··· Source extract ···

1. Problem: Everything is dead.
2. Problem: One channel doesn't
work (at all)
- Are the transmitter and On/Off (robot) switches turned on? Normally,
the servos and Electronic Speed Controllers (ESCs) with activate briefly when the robot is turned on.
There should also be some change when the transmitter is turned on.
- Check the meter on the transmitter. It should be move right to
the red area to indicate a fully charged battery. Note: there may be
some variation in proper meter indications between different models of transmitters.
When using the Tether Box, the transmitter doesn't need to be turned on as long
as you have the single wire connected from the robot box to the appropriate
mating connector on the switch-fuse assembly.
- Is the battery plugged in? Are you using a charged battery?
- Is the power lead from the robot box connected to the pigtail on the
switch assembly? This provides power for the receiver.
- Are you using at least one ESC?
Is the small switch on one of the ESC's turned on? The ESCs contains
a Battery Elimination Circuit (BEC) that provides power to the receiver.
If the receiver doesn't have power, your machine will not function. The small
switch on the ESC turns on the BEC.
- Is the fuse blown? This is a 20 amp fuse and takes a lot to blow
it. If it has blown, check your wiring. Disconnect the ESC and
other components from the ‘Y’ connectors. Two common problem areas
that result in blown fuses are at the motor terminals and the microswitch connections.
These positive/negative connections at these locations are very close to each other.
You need to solder the wires on the outside flats of the contacts, not the insides.
You should not need to wrap the wires around the terminals to get a good mechanical connection.
A good solder joint will support the wire.
Do not stretch the wire to get them to length.
- Have you actually connected to the correct channel connector?
On some robot boxes, it's easy to be off by one connector. The Channel
1 connector is at the edge of the opening and sometimes hard to see.
The three top connectors (see the Generic Kit Notes, Figure 2)
should not be connected to anything.
- Make sure all three pins are on, not offset up or down by one.
- Do you have the connectors oriented correctly?

···

Given task 1:
Answer these from the troubleshooting guide:
(a) What is the amp rating of the fuse?
(b) What does the Battery Elimination Circuit provide power to?
(c) Where is the Channel 1 connector located?
The records that follow are unrelated to the troubleshooting guide.

··· Dataset extract ···

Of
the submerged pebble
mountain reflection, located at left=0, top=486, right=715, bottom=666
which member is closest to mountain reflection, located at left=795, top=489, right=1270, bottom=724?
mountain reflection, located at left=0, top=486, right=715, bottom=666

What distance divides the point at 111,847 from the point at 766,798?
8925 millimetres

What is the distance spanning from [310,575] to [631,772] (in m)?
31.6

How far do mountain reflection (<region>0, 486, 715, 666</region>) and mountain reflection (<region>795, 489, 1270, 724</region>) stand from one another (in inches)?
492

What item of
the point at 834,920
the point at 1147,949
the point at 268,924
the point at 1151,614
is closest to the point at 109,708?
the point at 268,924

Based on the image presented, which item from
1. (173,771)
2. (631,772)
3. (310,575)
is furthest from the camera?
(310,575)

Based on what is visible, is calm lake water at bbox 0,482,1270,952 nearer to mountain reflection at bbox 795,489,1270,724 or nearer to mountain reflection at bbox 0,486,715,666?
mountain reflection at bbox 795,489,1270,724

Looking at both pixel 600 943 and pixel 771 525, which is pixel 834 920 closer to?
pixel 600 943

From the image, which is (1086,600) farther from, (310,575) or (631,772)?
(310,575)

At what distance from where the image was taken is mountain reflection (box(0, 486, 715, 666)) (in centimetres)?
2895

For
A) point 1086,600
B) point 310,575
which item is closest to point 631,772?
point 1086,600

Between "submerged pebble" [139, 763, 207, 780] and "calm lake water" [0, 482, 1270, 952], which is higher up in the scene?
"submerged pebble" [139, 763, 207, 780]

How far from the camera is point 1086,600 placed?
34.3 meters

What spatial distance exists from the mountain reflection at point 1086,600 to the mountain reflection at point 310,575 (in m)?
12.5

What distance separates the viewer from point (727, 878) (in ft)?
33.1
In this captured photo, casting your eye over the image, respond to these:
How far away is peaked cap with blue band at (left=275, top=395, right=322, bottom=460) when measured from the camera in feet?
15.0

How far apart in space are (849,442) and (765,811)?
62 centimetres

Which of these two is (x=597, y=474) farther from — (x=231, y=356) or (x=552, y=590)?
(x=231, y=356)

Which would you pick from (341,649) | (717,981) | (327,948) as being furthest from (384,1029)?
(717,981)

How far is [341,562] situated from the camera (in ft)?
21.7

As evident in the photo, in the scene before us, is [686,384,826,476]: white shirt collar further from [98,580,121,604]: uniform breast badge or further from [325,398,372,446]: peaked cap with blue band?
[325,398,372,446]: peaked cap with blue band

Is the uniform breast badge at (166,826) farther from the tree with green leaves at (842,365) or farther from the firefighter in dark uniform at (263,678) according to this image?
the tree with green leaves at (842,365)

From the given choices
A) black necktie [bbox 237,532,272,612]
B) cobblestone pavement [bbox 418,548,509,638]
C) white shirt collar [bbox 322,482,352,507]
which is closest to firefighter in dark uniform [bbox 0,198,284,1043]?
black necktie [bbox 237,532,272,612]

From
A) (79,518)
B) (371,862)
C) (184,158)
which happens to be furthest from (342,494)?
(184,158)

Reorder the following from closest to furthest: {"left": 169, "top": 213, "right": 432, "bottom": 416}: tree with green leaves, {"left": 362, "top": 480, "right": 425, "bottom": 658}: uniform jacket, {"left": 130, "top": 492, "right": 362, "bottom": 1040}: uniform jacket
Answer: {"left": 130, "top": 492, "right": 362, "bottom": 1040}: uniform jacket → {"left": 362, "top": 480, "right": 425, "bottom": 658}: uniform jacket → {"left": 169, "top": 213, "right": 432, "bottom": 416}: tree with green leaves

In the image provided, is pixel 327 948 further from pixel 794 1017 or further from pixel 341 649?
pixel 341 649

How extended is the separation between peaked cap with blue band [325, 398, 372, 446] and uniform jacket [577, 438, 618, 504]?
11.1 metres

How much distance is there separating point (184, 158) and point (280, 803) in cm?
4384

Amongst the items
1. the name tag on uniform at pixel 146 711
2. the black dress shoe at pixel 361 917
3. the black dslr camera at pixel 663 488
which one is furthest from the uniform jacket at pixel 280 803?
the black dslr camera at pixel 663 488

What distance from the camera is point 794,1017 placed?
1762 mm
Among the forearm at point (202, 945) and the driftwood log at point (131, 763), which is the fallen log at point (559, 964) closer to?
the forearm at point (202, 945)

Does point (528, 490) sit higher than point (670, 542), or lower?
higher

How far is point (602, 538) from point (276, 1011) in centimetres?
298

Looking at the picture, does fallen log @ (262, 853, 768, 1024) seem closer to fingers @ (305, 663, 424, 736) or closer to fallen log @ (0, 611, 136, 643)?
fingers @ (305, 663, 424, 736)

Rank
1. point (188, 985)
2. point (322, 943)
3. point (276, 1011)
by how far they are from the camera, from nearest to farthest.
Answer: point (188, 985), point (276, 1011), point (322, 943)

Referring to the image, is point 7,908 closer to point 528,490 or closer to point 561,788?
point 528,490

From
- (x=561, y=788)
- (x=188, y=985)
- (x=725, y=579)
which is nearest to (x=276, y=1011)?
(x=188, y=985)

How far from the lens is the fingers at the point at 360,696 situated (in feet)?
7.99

···

Given task 2: Show every line of the records that contains the string "firefighter".

Exercise answer 1:
(a) 20 amps
(b) The receiver
(c) At the edge of the opening

Exercise answer 2:
Is the uniform breast badge at (166,826) farther from the tree with green leaves at (842,365) or farther from the firefighter in dark uniform at (263,678) according to this image?
which is closest to firefighter in dark uniform [bbox 0,198,284,1043]?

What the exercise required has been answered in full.